• **Task goal**
Render the listing as a Markdown table with the columns No. and Entry, one row per line, numbered in order and skipping blank lines. Include only the lines from the one containing "Judging by the" through the one containing "8621 millimetres", both included.

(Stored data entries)
++++++++

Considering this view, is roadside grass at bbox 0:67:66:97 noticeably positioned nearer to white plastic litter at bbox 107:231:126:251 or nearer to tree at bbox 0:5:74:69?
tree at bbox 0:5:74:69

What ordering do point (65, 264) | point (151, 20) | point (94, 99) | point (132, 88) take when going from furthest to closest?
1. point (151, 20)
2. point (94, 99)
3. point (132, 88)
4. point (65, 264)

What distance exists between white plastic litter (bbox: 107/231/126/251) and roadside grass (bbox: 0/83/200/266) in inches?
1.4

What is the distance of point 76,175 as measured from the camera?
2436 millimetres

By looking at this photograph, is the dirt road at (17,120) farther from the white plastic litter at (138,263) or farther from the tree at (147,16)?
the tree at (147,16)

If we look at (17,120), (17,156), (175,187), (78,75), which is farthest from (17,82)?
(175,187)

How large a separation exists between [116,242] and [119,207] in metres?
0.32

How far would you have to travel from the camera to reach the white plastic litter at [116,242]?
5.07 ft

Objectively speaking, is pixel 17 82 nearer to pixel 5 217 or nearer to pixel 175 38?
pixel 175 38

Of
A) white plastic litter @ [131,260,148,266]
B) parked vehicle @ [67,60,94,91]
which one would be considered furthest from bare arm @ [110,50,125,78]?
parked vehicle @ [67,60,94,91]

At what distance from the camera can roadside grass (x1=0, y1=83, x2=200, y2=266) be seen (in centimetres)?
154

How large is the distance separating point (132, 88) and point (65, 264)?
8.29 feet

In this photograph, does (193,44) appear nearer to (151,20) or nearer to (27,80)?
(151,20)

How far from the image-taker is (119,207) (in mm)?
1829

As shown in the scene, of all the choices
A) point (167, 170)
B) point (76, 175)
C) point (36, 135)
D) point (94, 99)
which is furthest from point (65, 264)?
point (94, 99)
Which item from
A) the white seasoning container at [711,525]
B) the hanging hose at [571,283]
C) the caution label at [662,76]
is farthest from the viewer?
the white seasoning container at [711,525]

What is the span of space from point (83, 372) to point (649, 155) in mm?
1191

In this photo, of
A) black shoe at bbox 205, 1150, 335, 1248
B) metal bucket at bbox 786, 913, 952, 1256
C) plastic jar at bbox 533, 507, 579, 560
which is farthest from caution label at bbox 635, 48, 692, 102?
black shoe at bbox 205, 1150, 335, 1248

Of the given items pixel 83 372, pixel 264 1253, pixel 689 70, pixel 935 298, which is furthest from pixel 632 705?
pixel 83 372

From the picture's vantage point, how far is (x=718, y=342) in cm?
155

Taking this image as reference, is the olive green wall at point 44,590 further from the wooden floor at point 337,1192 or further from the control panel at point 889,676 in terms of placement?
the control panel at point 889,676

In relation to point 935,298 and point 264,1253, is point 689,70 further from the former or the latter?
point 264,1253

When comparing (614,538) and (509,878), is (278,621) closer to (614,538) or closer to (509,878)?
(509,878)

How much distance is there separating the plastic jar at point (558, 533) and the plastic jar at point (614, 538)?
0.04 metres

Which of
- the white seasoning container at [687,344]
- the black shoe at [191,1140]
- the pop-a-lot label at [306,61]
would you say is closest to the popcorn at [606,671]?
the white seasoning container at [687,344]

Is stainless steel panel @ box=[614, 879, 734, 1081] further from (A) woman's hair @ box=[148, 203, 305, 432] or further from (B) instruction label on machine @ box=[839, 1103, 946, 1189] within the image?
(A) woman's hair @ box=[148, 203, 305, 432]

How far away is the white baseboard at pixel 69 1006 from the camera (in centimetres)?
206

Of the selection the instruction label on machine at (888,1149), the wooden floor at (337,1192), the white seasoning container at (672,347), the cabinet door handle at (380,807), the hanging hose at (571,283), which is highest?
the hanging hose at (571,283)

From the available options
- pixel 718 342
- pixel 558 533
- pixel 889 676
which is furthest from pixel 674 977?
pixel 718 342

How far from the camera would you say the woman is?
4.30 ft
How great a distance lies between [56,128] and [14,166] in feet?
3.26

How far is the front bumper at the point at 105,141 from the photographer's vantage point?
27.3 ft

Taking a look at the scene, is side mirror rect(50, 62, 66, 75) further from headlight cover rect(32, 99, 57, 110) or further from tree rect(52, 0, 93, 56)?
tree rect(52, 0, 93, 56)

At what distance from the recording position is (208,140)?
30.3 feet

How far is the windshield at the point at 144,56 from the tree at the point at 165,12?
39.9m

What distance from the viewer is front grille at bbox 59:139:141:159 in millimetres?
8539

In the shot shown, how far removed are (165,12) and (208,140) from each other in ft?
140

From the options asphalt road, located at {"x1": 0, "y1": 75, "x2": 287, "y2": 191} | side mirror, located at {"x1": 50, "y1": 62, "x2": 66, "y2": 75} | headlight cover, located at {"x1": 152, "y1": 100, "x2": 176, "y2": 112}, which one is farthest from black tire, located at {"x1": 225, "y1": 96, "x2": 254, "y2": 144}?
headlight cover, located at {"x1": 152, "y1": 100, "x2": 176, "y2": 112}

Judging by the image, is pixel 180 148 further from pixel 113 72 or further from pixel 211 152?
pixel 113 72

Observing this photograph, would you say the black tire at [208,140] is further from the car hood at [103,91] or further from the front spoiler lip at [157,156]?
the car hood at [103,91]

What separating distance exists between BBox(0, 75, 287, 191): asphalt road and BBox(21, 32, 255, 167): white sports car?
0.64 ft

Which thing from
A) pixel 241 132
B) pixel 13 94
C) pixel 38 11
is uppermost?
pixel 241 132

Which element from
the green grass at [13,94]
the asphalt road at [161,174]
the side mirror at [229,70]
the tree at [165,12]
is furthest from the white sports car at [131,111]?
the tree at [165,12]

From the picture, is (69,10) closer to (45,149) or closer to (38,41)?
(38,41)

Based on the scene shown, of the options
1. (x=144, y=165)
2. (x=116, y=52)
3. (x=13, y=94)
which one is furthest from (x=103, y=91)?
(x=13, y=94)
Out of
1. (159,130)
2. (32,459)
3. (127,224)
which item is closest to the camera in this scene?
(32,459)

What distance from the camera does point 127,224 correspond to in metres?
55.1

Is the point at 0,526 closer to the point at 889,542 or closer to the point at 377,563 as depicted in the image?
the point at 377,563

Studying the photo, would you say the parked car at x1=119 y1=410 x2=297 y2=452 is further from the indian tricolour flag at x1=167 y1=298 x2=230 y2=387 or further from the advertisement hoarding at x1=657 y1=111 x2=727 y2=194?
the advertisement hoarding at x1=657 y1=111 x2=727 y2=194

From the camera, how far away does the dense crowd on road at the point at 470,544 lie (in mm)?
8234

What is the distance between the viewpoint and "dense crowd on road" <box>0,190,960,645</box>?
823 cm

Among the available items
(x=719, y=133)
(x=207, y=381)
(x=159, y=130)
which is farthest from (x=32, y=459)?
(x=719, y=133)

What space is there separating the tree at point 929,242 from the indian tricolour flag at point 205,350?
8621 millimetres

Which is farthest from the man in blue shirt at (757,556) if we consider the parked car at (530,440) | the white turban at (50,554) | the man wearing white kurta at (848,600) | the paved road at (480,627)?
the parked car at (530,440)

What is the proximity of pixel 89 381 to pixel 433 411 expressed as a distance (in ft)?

++++++++

• **Problem solution**
| No. | Entry |
|---|---|
| 1 | Judging by the image, is pixel 180 148 further from pixel 113 72 or further from pixel 211 152? |
| 2 | pixel 113 72 |
| 3 | Observing this photograph, would you say the black tire at [208,140] is further from the car hood at [103,91] or further from the front spoiler lip at [157,156]? |
| 4 | the car hood at [103,91] |
| 5 | What separating distance exists between BBox(0, 75, 287, 191): asphalt road and BBox(21, 32, 255, 167): white sports car? |
| 6 | 0.64 ft |
| 7 | Which thing from |
| 8 | A) pixel 241 132 |
| 9 | B) pixel 13 94 |
| 10 | C) pixel 38 11 |
| 11 | is uppermost? |
| 12 | pixel 241 132 |
| 13 | Which element from |
| 14 | the green grass at [13,94] |
| 15 | the asphalt road at [161,174] |
| 16 | the side mirror at [229,70] |
| 17 | the tree at [165,12] |
| 18 | is furthest from the white sports car at [131,111]? |
| 19 | the tree at [165,12] |
| 20 | From the picture, is (69,10) closer to (45,149) or closer to (38,41)? |
| 21 | (38,41) |
| 22 | Based on the scene shown, of the options |
| 23 | 1. (x=144, y=165) |
| 24 | 2. (x=116, y=52) |
| 25 | 3. (x=13, y=94) |
| 26 | which one is furthest from (x=103, y=91)? |
| 27 | (x=13, y=94) |
| 28 | Out of |
| 29 | 1. (159,130) |
| 30 | 2. (32,459) |
| 31 | 3. (127,224) |
| 32 | which item is closest to the camera in this scene? |
| 33 | (32,459) |
| 34 | What distance from the camera does point 127,224 correspond to in metres? |
| 35 | 55.1 |
| 36 | Is the point at 0,526 closer to the point at 889,542 or closer to the point at 377,563 as depicted in the image? |
| 37 | the point at 377,563 |
| 38 | Studying the photo, would you say the parked car at x1=119 y1=410 x2=297 y2=452 is further from the indian tricolour flag at x1=167 y1=298 x2=230 y2=387 or further from the advertisement hoarding at x1=657 y1=111 x2=727 y2=194? |
| 39 | the advertisement hoarding at x1=657 y1=111 x2=727 y2=194 |
| 40 | From the camera, how far away does the dense crowd on road at the point at 470,544 lie (in mm)? |
| 41 | 8234 |
| 42 | What is the distance between the viewpoint and "dense crowd on road" <box>0,190,960,645</box>? |
| 43 | 823 cm |
| 44 | Among the available items |
| 45 | (x=719, y=133) |
| 46 | (x=207, y=381) |
| 47 | (x=159, y=130) |
| 48 | which is farthest from (x=32, y=459)? |
| 49 | (x=719, y=133) |
| 50 | What space is there separating the tree at point 929,242 from the indian tricolour flag at point 205,350? |
| 51 | 8621 millimetres |